● Information shown:
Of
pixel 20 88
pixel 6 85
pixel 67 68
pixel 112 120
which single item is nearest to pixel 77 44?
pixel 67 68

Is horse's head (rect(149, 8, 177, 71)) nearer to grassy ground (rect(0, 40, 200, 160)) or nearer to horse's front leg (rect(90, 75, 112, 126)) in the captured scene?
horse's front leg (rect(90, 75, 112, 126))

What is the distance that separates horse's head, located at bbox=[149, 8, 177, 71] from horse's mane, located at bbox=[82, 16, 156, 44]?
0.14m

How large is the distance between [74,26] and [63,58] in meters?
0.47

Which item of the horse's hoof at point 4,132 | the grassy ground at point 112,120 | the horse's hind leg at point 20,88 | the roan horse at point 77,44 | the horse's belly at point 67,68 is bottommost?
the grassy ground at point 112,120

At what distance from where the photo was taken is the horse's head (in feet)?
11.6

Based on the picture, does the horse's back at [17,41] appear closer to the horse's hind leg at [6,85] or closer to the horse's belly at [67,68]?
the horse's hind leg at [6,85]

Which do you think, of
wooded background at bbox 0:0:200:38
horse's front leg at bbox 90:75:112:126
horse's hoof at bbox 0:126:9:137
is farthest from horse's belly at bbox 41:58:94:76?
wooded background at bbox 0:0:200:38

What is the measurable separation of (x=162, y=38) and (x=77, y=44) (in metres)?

* * *

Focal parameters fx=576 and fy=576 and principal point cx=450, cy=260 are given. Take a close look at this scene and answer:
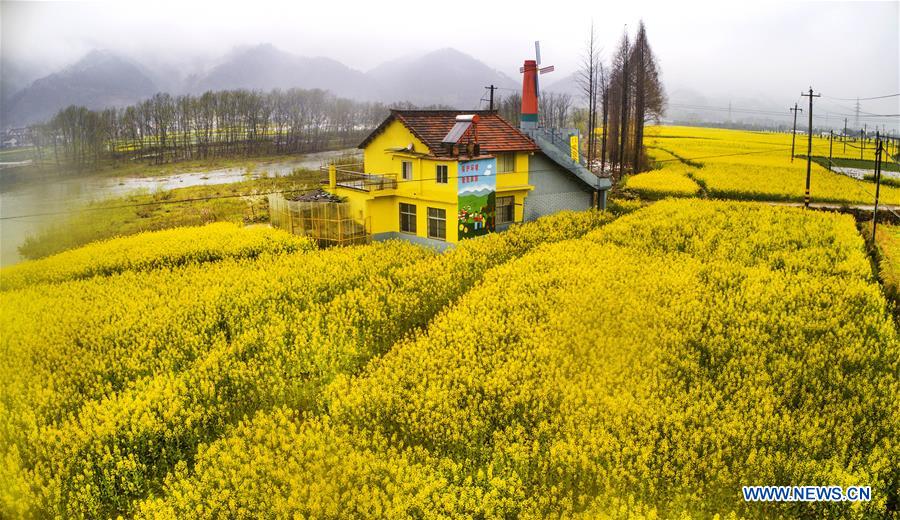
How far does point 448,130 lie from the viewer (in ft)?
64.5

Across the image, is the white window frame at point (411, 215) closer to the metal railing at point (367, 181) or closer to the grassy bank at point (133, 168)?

● Objective: Reproduce the stretch of material from the line containing "What is the distance" through the line containing "What is the measurable", renaming "distance" to "gap" wherever it occurs and changing nothing else. Give only those lines.

● Solution for this problem:
What is the gap that separates horse's head, located at bbox=[149, 8, 177, 71] from horse's mane, located at bbox=[82, 16, 156, 44]?
0.14m

How large is the gap between [74,26] and [63,58] in meters?
0.47

Which item of the horse's hoof at point 4,132 | the grassy ground at point 112,120 | the horse's hind leg at point 20,88 | the roan horse at point 77,44 | the horse's belly at point 67,68 is bottommost?
the grassy ground at point 112,120

At what gap from where the photo was taken is the horse's head (in feet)?
11.6

Based on the picture, does the horse's back at [17,41] appear closer to the horse's hind leg at [6,85] or closer to the horse's belly at [67,68]?
the horse's hind leg at [6,85]

Which do you think, of
wooded background at bbox 0:0:200:38
horse's front leg at bbox 90:75:112:126
horse's hoof at bbox 0:126:9:137
is farthest from horse's belly at bbox 41:58:94:76?
wooded background at bbox 0:0:200:38

What is the measurable separation of (x=162, y=38) and (x=77, y=44) (in metres)?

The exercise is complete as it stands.